How not to go crazy with a healthy lifestyle: what is orthorexia?

Those who lose weight try to eat right, choose healthy and wholesome foods, and lead a healthy lifestyle, especially since it is very fashionable today. And such a healthy enthusiasm is good until the desire to eat “cleanly” and “correctly” turns into an obsession, for which there is a whole separate concept – nervous orthorexia. What is it, and how to recognize it in yourself?
Orthorexia ( 1 ) is a term that appeared in 1996 and describes an unhealthy desire to eat healthy food obsession with proper nutrition. And although this nervous breakdown is not an officially recognized clinical disease, like anorexia or bulimia, it can poison a person’s life.
It usually starts with an innocent desire to eat right to lose weight. This is when the saying about the road to hell with good intentions fits. But the further, the more unrealistic the motives become. A person believes that if he is careful and attentive in choosing food if he takes it under complete control, he will protect himself from any problems with health and appearance. And very quickly, he gets hung up on the quality of products and clean nutrition.
Self-esteem becomes tied to proper nutrition and the ideal diet. Orthorexics often feel better and superior to others in the shower, especially regarding food. But if suddenly, one-day temptation wins, self-esteem instantly collapses, and a person experiences a huge sense of guilt and tries to punish himself with an even more strict diet.

Eventually, food choices become so scarce in variety and nutritional value that health can begin to suffer—an unexpected turn for a person who puts healthy food at the heart of everything. In extreme cases, an obsession with proper nutrition can crowd out other pursuits and interests, ruin relationships, and lock a person in the same circle of desperate zealots who plan their lives around food.
Do you have it?
Do not think those suffering from orthorexia of varying severity are similar to mentally ill people or anorexics. So many people do not even suspect that things have not been very good with food for some time. Answer the following questions: the more yes answers, the more likely you are dealing with a problem.
- Thinking about proper nutrition takes too much time?
- Would you like to be able to eat normally from time to time and not worry about the quality of the food?
- Would you like to spend less time on healthy eating and more on a normal life?
- Do you refuse food if you don’t know exactly what it consists of, who cooked it, and how?
- Are you constantly looking for reasons why different foods can be harmful?
- Do you have guilt or self-loathing, lack of will, and weakness when you break your diet?
- Do you feel in complete control of your life and health when you eat the “right” food?
- Do you set yourself as an example and sincerely wonder how others can eat “IT” (something not dietary and unhealthy, “food garbage”)?
- Do you feel mentally better and happier when you eat clean, healthy, eco-friendly, farm-labeled, organic, bio, preservatives, and GMO-free?
- Have you noticed that you have become more isolated, and the diet interferes with your social life: attending holidays, meetings, and visiting restaurants?
Where is the line between healthy eating and an eating disorder?
We live in a time when the quality of products is deteriorating, when fertilizers, pesticides, and various chemical additives are widely used. Food has become more high-calorie, a person is less mobile, and the rate of obesity (including childhood) is growing. Will anyone interested in their health and associating it with what they eat suffer from an eating disorder? Of course not.

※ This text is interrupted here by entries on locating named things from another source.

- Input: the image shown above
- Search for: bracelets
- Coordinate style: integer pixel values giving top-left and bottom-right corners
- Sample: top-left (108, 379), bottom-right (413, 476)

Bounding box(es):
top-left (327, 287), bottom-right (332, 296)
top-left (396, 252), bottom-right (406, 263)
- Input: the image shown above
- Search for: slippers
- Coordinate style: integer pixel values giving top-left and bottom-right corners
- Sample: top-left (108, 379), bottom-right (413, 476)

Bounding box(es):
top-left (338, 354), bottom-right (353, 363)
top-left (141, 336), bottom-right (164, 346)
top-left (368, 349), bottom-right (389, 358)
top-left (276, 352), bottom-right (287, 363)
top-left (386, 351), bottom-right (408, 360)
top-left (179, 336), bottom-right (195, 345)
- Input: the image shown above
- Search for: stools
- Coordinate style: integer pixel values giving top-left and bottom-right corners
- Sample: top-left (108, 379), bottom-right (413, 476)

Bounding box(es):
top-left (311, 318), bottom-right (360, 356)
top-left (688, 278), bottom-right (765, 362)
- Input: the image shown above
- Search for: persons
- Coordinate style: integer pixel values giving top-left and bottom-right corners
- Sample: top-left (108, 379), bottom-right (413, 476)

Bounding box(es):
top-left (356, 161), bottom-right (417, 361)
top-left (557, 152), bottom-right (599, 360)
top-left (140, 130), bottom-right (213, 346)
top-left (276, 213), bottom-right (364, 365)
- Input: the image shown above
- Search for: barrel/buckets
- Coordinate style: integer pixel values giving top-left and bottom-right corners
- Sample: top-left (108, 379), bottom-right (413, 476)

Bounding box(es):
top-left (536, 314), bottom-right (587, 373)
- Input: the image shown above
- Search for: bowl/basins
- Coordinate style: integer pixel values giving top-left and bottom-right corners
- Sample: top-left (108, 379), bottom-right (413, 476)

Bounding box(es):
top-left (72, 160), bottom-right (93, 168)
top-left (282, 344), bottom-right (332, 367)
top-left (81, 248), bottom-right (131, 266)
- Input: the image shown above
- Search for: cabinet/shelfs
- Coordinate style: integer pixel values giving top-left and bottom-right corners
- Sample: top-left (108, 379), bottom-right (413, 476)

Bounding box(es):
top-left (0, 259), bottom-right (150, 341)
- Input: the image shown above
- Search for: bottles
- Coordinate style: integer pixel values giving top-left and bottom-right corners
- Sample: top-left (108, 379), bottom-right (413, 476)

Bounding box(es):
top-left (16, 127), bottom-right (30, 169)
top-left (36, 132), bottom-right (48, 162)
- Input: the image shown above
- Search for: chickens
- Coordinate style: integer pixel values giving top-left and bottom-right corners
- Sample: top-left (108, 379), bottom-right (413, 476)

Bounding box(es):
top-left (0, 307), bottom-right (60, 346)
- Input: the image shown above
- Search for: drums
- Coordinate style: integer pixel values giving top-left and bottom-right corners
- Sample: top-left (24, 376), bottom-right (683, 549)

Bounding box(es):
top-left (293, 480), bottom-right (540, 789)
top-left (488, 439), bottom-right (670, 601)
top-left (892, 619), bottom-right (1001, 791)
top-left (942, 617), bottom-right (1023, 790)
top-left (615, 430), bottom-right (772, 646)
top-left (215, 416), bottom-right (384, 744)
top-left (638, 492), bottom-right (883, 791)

Following a healthy diet and some time dedicated to food (and if you are losing weight, you still have to think about food and how to organize your diet a little more than the average person) is the norm. Knowing how much protein you are eating, whether you are getting enough fruits and vegetables, whole grains, and healthy fats throughout the day, and whether you are drinking enough water.
But if something described in the questions above begins to happen, this is an occasion to think and “let go of the reins” a little.
What to do?
First, as with any addiction, is to admit that there is a problem.
Secondly, to understand what problems, emotions, and hopes are associated with an ideal clean diet. Often the basis is anxiety, the need for control, and the fear of disease. But it is worth recognizing that a person cannot control health by 100%, no matter how “cleanly” he eats. Food is one of the factors of health, but not the main and not only one. A slice of pizza eaten in a moment of mental weakness today will not give you cancer tomorrow, and no ideal diet will give you 100% immunity from disease. So some moderate fatalism will reduce the degree of tension.

Thirdly, it is worth trying to expand the boundaries of proper nutrition. By and large, there are many more useful products than harmful ones. It is useful because it carries nutrients in sufficient quantities, and this is a very wide selection of products, even if they are not grown organically in alpine meadows.
Fourth, you cannot control the actual “purity” of the products. This is another point that is not in your control, and it is pointless to try to control it. Even if the eggs or meat are labeled “free pasture,” this does not mean that the animal lives in the field 24 hours a day. It is possible that free grazing is limited to a couple of hours a day and has no effect on the composition of meat or milk.
In general, it is useful for any sage to remember: while improving and extending your life, do not forget to live!